How to Say This in the Field
The most common buyer situation: someone says "we're building an agent" and means a workflow. The distinction matters for scoping the identity surface — a workflow's permissions can be pre-scoped; an agent's can't. The table below is for that conversation.
| Don't say | Do say | Why it matters |
|---|---|---|
| "Is that a workflow or an agent?" | "Does the model decide which tools to call, or is that predefined?" | The first question sounds like a quiz; the second surfaces the architecture. |
| "Agents are risky" | "What decisions do you want the model making autonomously, versus what's hardcoded in the sequence?" | Moves the conversation from risk posture to design intent. |
| "You need to scope the agent's permissions" | "Do you know which systems it will touch before it runs, or does that depend on what it decides to do?" | This is the identity surface question in plain English. |
| "The agent might hallucinate" | "What happens when the agent runs for twenty steps and starts losing track of the original goal?" | Names the actual production failure mode instead of the popular one. |
| "Context window" | "The agent's working memory for a task" | Keeps the conversation moving without stopping to define terms. |
| "The model is the orchestrator" | "The model decides what to do next at each step" | More concrete; doesn't require the buyer to know what orchestration means. |
| "We need to audit the agent" | "How are you capturing what the agent decided to do, not just what it did?" | Distinguishes action logs from decision logs — the gap that matters for accountability. |
| "Least privilege is hard with agents" | "With a workflow, you can pre-scope exactly what it needs.

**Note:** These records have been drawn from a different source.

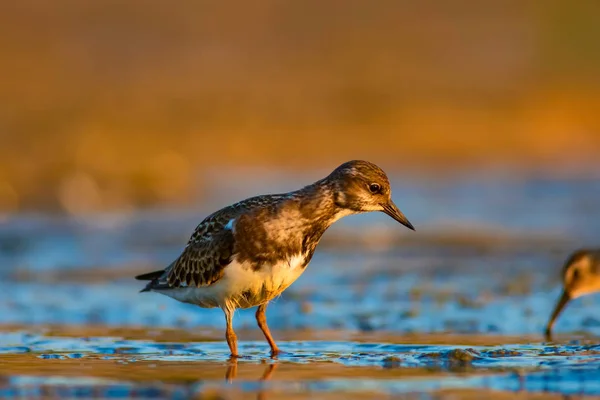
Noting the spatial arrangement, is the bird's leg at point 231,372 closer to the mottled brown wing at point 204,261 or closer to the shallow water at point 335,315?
the shallow water at point 335,315

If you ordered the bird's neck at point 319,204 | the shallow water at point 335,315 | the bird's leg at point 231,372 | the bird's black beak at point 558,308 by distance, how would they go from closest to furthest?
the shallow water at point 335,315 → the bird's leg at point 231,372 → the bird's neck at point 319,204 → the bird's black beak at point 558,308

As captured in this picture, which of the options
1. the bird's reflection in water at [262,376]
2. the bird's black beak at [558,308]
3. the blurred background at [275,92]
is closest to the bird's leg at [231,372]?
the bird's reflection in water at [262,376]

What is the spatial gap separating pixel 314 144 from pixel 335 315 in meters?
17.0

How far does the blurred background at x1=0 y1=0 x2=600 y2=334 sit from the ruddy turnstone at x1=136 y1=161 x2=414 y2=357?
4.85ft

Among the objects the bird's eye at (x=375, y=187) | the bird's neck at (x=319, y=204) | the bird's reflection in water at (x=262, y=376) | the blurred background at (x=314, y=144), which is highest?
the blurred background at (x=314, y=144)

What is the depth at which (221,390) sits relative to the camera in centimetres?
653

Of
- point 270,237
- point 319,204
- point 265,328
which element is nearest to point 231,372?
point 270,237

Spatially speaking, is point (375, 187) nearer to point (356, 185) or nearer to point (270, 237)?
point (356, 185)

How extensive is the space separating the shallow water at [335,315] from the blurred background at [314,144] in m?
0.06

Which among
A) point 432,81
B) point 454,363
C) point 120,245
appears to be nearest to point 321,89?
point 432,81

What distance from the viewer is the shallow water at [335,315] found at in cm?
680

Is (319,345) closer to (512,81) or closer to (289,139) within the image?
(289,139)


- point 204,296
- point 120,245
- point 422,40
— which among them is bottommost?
point 204,296

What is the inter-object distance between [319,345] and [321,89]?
77.0ft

With an agent, you're either granting broad access upfront or building real-time authorization." | Gives the buyer a concrete design choice instead of a problem statement. |
| "Is this a true agent?" | "Walk me through what happens when one step doesn't go as expected — who decides what to do next?" | The answer tells you whether the model is the planner or the executor. |
| "Agent identity is complicated" | "Every tool call the agent makes is an authorization decision. How many of those happen per task, and who's reviewing them?" | Quantifies the identity surface in terms the buyer can act on. |
| "You should use a workflow instead" | "For this use case, if the sequence of steps is predictable, you get a much cleaner identity surface and more predictable failure modes." | Frames the recommendation as a design tradeoff, not a downgrade. |
| "The agent has credentials" | "What credential does the agent present when it calls your systems, and does it present the same credential for every call regardless of what it's doing?" | Opens the conversation about credential scoping without assuming the buyer has thought about it. |
A buyer who says "agent" and means "workflow" is using the term the way the market uses it, which is loosely. Correcting them isn't the job. Asking the question that surfaces which architecture they actually have is — because the architecture determines the identity surface, and the identity surface determines what the conversation about access control looks like.
One sentence does that work: Does the model decide what to do next, or does the code?
Everything else follows from the answer.